----- ESTRATTO DEL TESTO -----
Maxi frode internazionale: i coniugi di Gussago finiscono di nuovo nei guai

Euro sequestrati

L’indagine, su un giro di denaro riciclato, è vicentina, ma su 16 indagati 9 sono bresciani e su 13 arrestati 6 vivono in provincia di Brescia. Due di loro sono già venuti alla ribalta delle cronache per un’inchiesta sfociata nella condanna di entrambi a 4 anni di carcere, confermata recentemente in appello: si tratta di Giuliano Rossini e della moglie Silvia Fornari, entrambi in carcere. Coinvolto, tanto nell’inchiesta bresciana quanto in quella berica, anche il loro figlio Emanuele. Il gip del tribunale di Vicenza ha disposto il carcere per i genitori, i domiciliari per il figlio. Carcere anche per il bresciano Maurizio Ceretti e, sempre per quanto riguarda la provincia di Brescia, domiciliari anche per Gianluca Dolci e Giuliano Paganotti.

L’operazione rappresenta l’epilogo di complesse investigazioni svolte dal Nucleo di Polizia Economico-Finanziaria di Vicenza, su delega della autorità giudiziaria berica, che hanno consentito di disarticolare un’associazione per delinquere operante tra Vicenza, Padova, Verona, Brescia, Mantova, Milano, Prato, Chieti e Roma, con collegamenti in Germania, Slovenia e Repubblica Popolare Cinese, composta da 16 persone (3 vicentini, 9 bresciani, 2 cingalesi e 2 cinesi).
----- DATI MOSTRATI -----
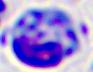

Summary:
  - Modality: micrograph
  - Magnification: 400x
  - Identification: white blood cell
-----
----- DATI MOSTRATI -----
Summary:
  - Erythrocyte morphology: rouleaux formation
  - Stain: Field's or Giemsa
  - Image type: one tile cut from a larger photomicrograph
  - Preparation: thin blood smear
-----
#### ESERCIZIO SCRITTO 1:
Ricopi fedelmente il passo dell'articolo sulla frode internazionale che va da "L’indagine, su un" fino a "e Giuliano Paganotti.".
#### ESERCIZIO SCRITTO 2:
Nell'articolo sulla frode internazionale, quale misura ha disposto il gip del tribunale di Vicenza per il figlio Emanuele?
#### ESERCIZIO SCRITTO 3:
Prosegua l'articolo sulla frode internazionale a partire dall'ultima frase riportata.

#### RISPOSTA 1:
L’indagine, su un giro di denaro riciclato, è vicentina, ma su 16 indagati 9 sono bresciani e su 13 arrestati 6 vivono in provincia di Brescia. Due di loro sono già venuti alla ribalta delle cronache per un’inchiesta sfociata nella condanna di entrambi a 4 anni di carcere, confermata recentemente in appello: si tratta di Giuliano Rossini e della moglie Silvia Fornari, entrambi in carcere. Coinvolto, tanto nell’inchiesta bresciana quanto in quella berica, anche il loro figlio Emanuele. Il gip del tribunale di Vicenza ha disposto il carcere per i genitori, i domiciliari per il figlio. Carcere anche per il bresciano Maurizio Ceretti e, sempre per quanto riguarda la provincia di Brescia, domiciliari anche per Gianluca Dolci e Giuliano Paganotti.

#### RISPOSTA 2:
I domiciliari.

#### RISPOSTA 3:
L’indagine è stata avviata dalle Fiamme Gialle grazie all’acquisizione sul territorio di informazioni nei confronti di un 51enne originario di Arzignano sospettato di svolgere l’attività di «money mule o spallone» ovvero di trasportare contanti, frutto di frode fiscale, da e verso l’estero. I servizi di osservazione e pedinamento hanno consentito di monitorare frequenti viaggi in auto del sospettato verso la Slovenia, dove l’indagato si fermava per circa un’ora per poi far rientro in Italia. Attraverso le successive attività d’intercettazione telefonica, telematica e ambientale, lo svolgimento di indagini bancarie e riscontri operativi eseguiti nel Centro e Nord Italia, è stata ricostruita l’operatività dell’intero gruppo criminale, che aveva al vertice l’arzignanese operativo nella piazza vicentina, coadiuvato dai due coniugi bresciani operativi nella piazza bresciana, nonché da ulteriori 11 complici addetti al trasporto del denaro contante.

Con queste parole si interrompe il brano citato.